Hey shoot them ducks so the water will ice over would ya?


----------



## bigcat46 (Dec 15, 2004)

No i've never fished down there, but i think maybe ice cube has in the past. I have hunted down by High hill before and my great-uncle fished down around high hill alot before he passed away.


----------



## ice cube (Dec 15, 2004)

Yea I have fished the AEP area. Good ponds but you really need to get a map of the area. 
Chill Gill ,them there ducks better get off the pond before they get their little webbed feet frozen to it!
The high today was 43 but it is suppose to be around 20 tonight then temps not to exceed 35 the rest of the week.  THE ICE CUBE


----------



## Wormdunker69 (Apr 8, 2004)

Shortdrift said:


> I was on the roof setting Christmas lights and my dogs were playing in the yard. Were you driving through Medina.

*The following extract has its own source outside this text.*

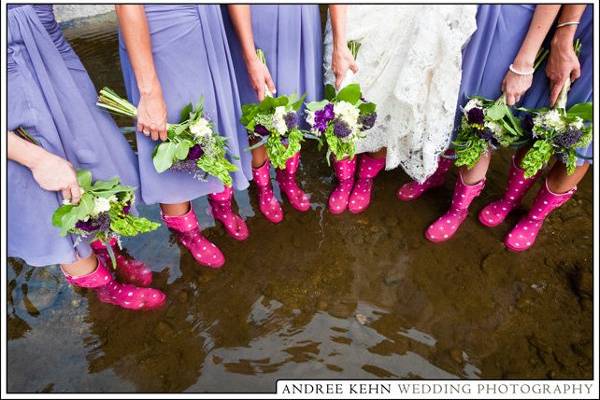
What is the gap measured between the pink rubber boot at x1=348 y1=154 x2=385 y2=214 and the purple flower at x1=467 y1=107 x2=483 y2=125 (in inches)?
29.5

I missed it, we had a miget Santa here in Medina? Sure hope he had his safety belt on! If that little round fellow would hit the ground he would bounce till after Xmas.
While I am here, Happy Holidays to one and all!
Bill


----------



## Wormdunker69 (Apr 8, 2004)

Big Daddy said:


> ONE-TWO-KICK TURN, THREE-FOUR-KICK TURN, SPIN-SPIN, STEP TWO THREE FOUR...
> 
> Dance in progress. It's on the way, boys!!!


Please dance slowly and carefully with the size that you are, thank you.


----------



## beatsworkin (Apr 12, 2004)

My pond here south of I-70 has nearly 2" of ice on it, lakes will start soon if we have some calm, cold nights.

Chill Gill, send me those ducks, would you?


----------



## tpet96 (Apr 6, 2004)

Next week 


Hi 32°FLo 22°FHi 38°FLo 25°FHi 28°FLo 8°FHi 18°FLo 13°FHi 28°F



I'll be icin' next weekend gang. Good thing I have 2 days off work


----------



## crappielooker (Apr 5, 2004)

tpet..when?? where? if u can stand on it, i'm sure i can jump on it while i'm soakin wet..LOL..


----------



## ice cube (Dec 15, 2004)

Looking for the ice to be good Tues or Weds. next week. Big Cat46, Chill Gill and I will be pok'en holes and gett'en jiggy with some bubba gills. 
Chill Gill took off for Michigan this weekend but it wasn't for ice fishing. I am however expecting a report from him tomorrow just to see what the weather is like. He did make the comment that they do sell ice fishing equiptment up there.  Can't hardly wait. Man this is almost like the thrill you got when you were a little kid waiting for Christmas morning. The ICE CUBE!


----------